##### Task material #####

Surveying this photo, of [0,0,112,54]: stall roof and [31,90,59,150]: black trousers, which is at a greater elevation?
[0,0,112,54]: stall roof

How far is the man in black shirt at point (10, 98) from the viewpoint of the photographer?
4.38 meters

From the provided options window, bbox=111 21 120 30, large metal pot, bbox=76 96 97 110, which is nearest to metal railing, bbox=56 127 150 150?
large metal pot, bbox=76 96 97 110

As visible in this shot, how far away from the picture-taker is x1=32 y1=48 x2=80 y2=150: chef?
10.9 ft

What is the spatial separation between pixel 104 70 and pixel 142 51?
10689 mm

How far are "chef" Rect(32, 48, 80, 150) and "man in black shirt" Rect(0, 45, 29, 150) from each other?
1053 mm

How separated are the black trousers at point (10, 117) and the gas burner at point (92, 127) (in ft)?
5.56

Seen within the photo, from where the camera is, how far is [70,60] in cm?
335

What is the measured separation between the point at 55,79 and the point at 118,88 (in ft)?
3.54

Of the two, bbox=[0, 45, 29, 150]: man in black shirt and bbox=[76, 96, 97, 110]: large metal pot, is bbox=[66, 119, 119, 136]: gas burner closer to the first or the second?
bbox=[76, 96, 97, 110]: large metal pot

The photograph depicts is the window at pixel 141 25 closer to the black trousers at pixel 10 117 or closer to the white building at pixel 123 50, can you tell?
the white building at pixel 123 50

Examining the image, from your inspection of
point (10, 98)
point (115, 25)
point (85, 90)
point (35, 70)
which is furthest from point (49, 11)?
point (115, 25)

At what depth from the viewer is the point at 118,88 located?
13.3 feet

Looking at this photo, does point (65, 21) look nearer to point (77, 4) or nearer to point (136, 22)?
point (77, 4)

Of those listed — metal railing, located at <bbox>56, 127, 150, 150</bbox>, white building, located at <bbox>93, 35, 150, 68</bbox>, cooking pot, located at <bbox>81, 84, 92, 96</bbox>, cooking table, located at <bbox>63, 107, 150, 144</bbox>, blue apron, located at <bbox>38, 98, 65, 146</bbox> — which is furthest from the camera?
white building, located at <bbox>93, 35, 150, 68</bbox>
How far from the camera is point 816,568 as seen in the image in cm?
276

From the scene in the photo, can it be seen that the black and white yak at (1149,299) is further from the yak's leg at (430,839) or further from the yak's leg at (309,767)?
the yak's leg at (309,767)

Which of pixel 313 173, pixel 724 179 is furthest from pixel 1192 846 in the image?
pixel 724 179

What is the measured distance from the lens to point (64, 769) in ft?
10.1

#####

• **Task requirements**: Could you copy out, word for word, the lines of the records above, starting at the line that contains "Which of pixel" and running through the end of the records, with both ends included?

• **Answer for this exercise**:
Which of pixel 313 173, pixel 724 179 is furthest from pixel 1192 846 in the image?
pixel 724 179

What is the measured distance from the lens to point (64, 769) in ft?
10.1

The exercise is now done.